O livro de George Bernanos não oferece somente um cenário diferente das ruas e
do universo adolescente que impregna esses filmes. A própria mise
en scène aqui é mais
controlada, mais estudada, de traço fino, a luz e os movimentos de câmera são
suaves. Relativamente fiel ao livro, Pialat deixa que o texto guie os atores.
Ao mesmo tempo, ele arquiteta um mundo cinza, sem vida, um universo que
conspira, onde as tragédias simplesmente acontecem, corriqueiras.
Primeira manifestação de
satã: a câmera faz um discreto giro em 360º passando de Mouchette (Sandrine
Bonnaire) a Cadignam (Alain Artur), que entra pela porta e é morto por um tiro
de espingarda. A morte é completamente inesperada. O movimento de câmera ajuda
a desdramatizar a cena, retirando seu sentido e preservando o choque seco diante
do absurdo – algo aconteceu.
Segunda manifestação:
Mouchette intimida Gallet (Yann Dedet). Ela fala sem parar, confessa seu crime
friamente. Um grito dela encerra a cena – um grito surdo, vazio, a histeria de
um corpo que enxerga por um momento a consciência demoníaca que lhe é externa e
que a possui.
Vê-se logo que o
princípio pialatiano do corpo como entidade deflagradora de intensidades
permanece intocado.

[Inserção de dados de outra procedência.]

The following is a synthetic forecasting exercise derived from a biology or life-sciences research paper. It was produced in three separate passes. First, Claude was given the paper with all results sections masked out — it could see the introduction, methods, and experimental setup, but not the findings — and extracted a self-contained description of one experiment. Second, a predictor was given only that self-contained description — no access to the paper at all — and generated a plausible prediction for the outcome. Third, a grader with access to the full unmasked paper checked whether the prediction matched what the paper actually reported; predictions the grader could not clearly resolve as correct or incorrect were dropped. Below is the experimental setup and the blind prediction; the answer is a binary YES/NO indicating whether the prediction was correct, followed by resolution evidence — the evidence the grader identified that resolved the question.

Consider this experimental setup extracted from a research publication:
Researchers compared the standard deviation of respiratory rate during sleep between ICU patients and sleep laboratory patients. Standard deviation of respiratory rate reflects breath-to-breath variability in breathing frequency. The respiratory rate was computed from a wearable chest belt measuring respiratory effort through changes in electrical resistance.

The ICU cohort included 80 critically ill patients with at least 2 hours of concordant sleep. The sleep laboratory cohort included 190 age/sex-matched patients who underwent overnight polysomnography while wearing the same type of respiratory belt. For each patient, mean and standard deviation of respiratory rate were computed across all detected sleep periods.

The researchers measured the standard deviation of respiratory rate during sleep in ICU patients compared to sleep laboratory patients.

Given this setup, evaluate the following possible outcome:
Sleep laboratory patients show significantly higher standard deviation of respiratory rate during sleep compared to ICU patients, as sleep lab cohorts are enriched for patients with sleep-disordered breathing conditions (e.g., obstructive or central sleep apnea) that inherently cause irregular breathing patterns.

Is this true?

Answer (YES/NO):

O que é Donissan (Gerard Depardieu) senão um corpo
moribundo? Como pároco, ele é incapaz de cumprir o papel social que esperam
dele (“No seminário, era um aluno medíocre. Inteligência, memória, assiduidade,
tudo me faltava”). Donissan é tão somente uma massa, um corpo que vaga em busca
da iluminação divina ou da perdição do inferno.
Se o corpo permanece, o
que muda em Sob o Sol de Satã, então,
é sobretudo a linguagem: sai o documentário, entra a adaptação. No lugar do
furor e da contaminação pelo mundo, Pialat impõe um registro árido, que nos
deixa ver a própria transparência do mal por trás daqueles corpos sem vida e
daquelas paisagens cinzas e despovoadas. Palma de Ouro mais do que merecida.